We know what happened to Roy after the movie. What of the others? That dorky guy with centre-parted hair and a high voice became one of Bollywood’s biggest stars. Raina trained at the International Centre for Kathakali and taught at the National School of Drama. Raghubir Yadav, billed as ‘Cycle Cheapskate’, went on to become one of the greatest character actors of his generation. After directing Electric Moon in 2002, Krishen left the movies for a career as an environmentalist, writing the seminal Trees of Delhi. Producer Bobby Bedi coaxed life into tough-sell projects like Bandit Queen and Fire. And Himani Shivpuri, very funny as Annie’s girlfriend, became a popular TV star and movie bit player.

Though there’s a grimy print up on YouTube, a proper DVD release would go some way in aiding the rediscovery and reassessment of Annie. Along with English, August (1994), it’s a precursor to the multiplex films that would pop up two decades later. There are theses waiting to be written on its place in the college film, slacker film, Delhi film and stoner film pantheons. But no matter how much one theorises about the film, its greatest pleasures will always be the incidental ones: the lo-fi instrumental covers of Beatles songs on the soundtrack; Annie calling out “Aa aa aa” to his beloved hen; a hard-won make-out session interrupted by a falling Ugandan in a yellow helmet.

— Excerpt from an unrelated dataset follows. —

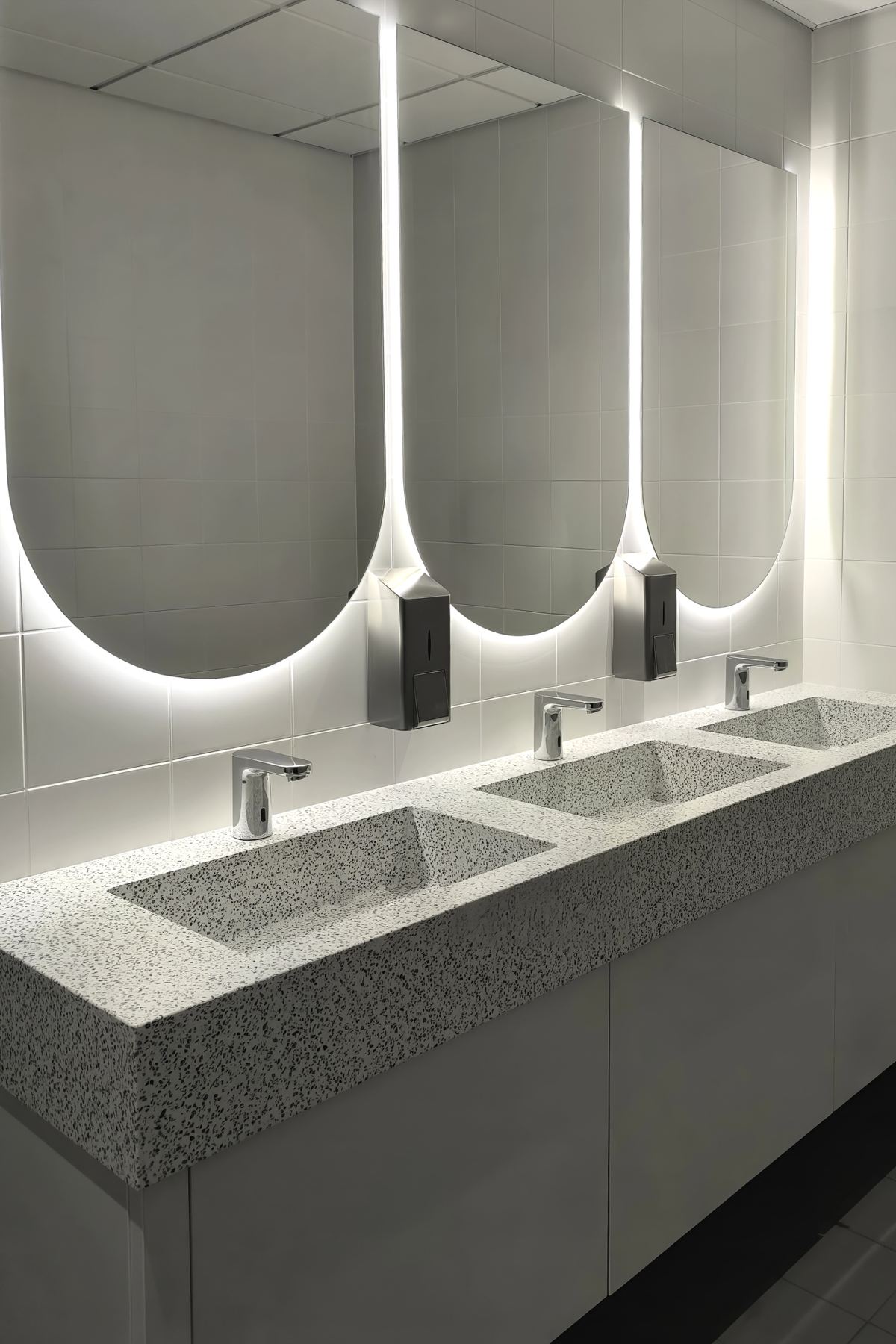 Contemporary washroom with backlit mirrors and integrated sinks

Like Roy’s breakthrough novel, In Which Annie Gives It Those Ones finds God in the little details. 

2 comments:

Unknown said...

Stumbled on this and your notes reflect my thoughts about this wonderful film. I saw it on its initial Doordarshan broadcast and thought about it for years until I had the chance to see it again on the grimy print you mention on Youtube. Today, typing the title again in Youtube i was delighted to see that someone has uploaded a cleaned up print of the film which he states is 'Digitally Remastered'. It was like watching the film again anew! Date of upload 24th July 2015.

a fan apart said...

Oh wow. Just saw it myself. You're right - this is like a new film. So strange. I wonder if Pradip knows about it.